Profile: Patrick Sells & Casey Tyrrell of Salvaging Creativity
Monday, February 21, 2011 at 2:37PM Through a partnership between Downtown Inc, Beaver St. Merchants, M&T Bank, and two metal fabricators, local industrial materials are crafted into functional streetscape elements.
Patrick Sells and Casey Tyrrell see beauty in York’s industrial heritage. They scour scrap yards for pieces of industrial machinery and material to salvage and repurpose as functional sculpture.

Their company, Salvaging Creativity, has made pieces that can be found in homes, businesses, and most recently, downtown York.

New trashcans, benches, bike racks and planters, created from salvaged pieces of York industries can be found on the first block of North Beaver Street in downtown York.
Of their work, Patrick states, “In salvaging and transforming these materials, I hope, beyond artistic concerns, to provide points of recognition for people to appreciate the knowledge and skill resident in York industry. Even in relative decline, industry in York still thrives. To show this is my purpose in building from local industrial materials.”

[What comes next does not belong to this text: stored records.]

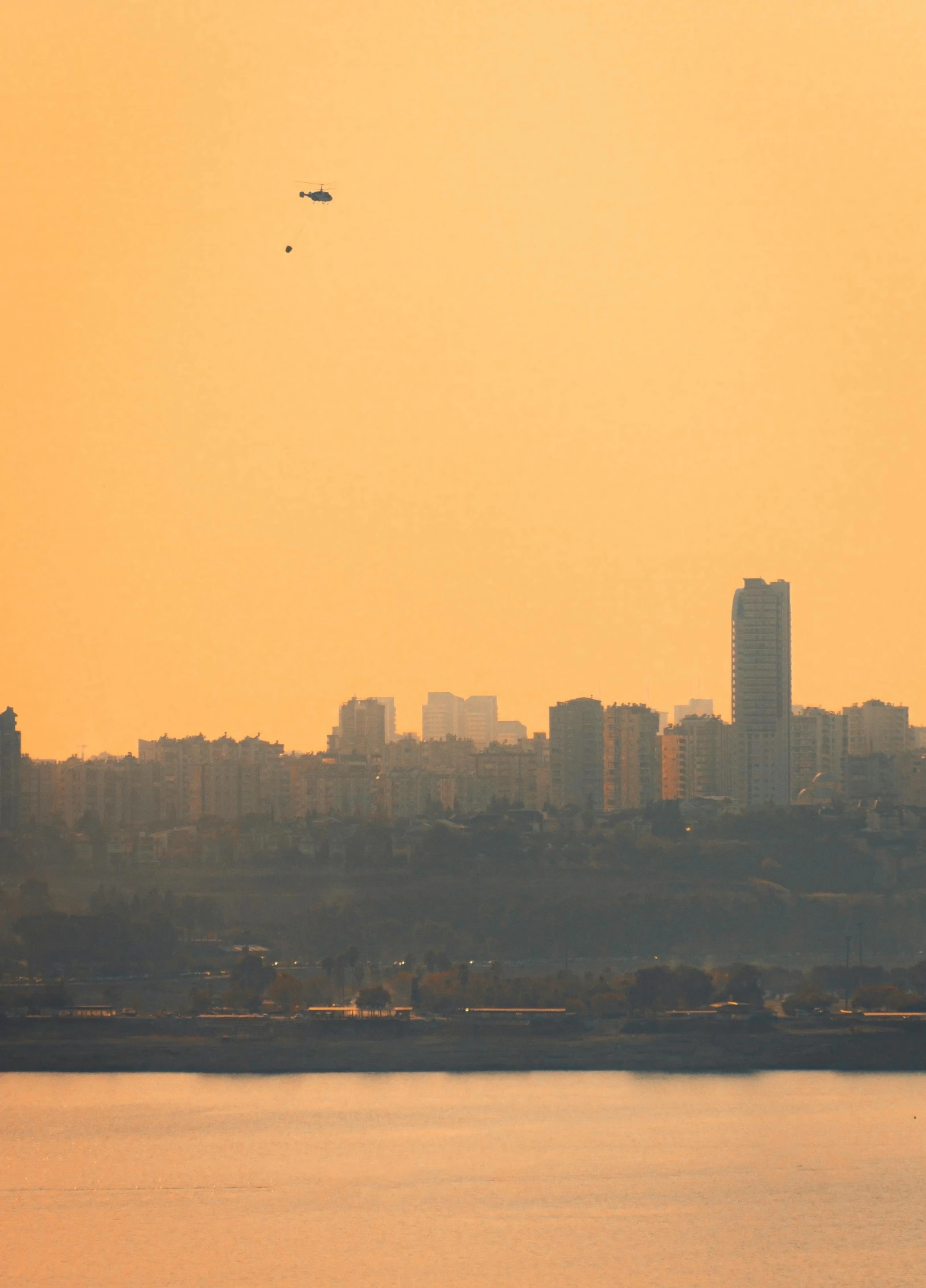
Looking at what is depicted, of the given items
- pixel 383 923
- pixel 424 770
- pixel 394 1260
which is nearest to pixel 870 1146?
pixel 394 1260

“Beyond improving street aesthetics, we are collecting stories to showcase York’s roots in the Industrial Arts and Design. This is the type of story and interaction that rekindles identity, interest and connection between people, industry and place, a story that in today’s global economy, many cities must fabricate,” he says.


One of the pieces in downtown York, a planter on the corner of West Philadelphia and North Beaver Street, includes a compressor scroll made by Johnson Controls, a York company located on Richland Avenue.
Even after its transformation, the machinists and operators at Johnson Controls recognized it in a recent newspaper article.
Duke Holliway, Operations Manager at Johnston Controls explained the piece’s history, “The base [of the planter]…is what we refer to here at the plant as a compressor scroll. It is a cast piece that we machine and serves as one of the major components of the compressors we build. This piece was most likely rejected from manufacturing due to porosity in the casting or some dimensional abnormality that precluded our usage. Nevertheless, we are thrilled that through your [Patrick’s] artistic skills, you could breathe new life into our scrap and that it has found a prominent new home in downtown York.”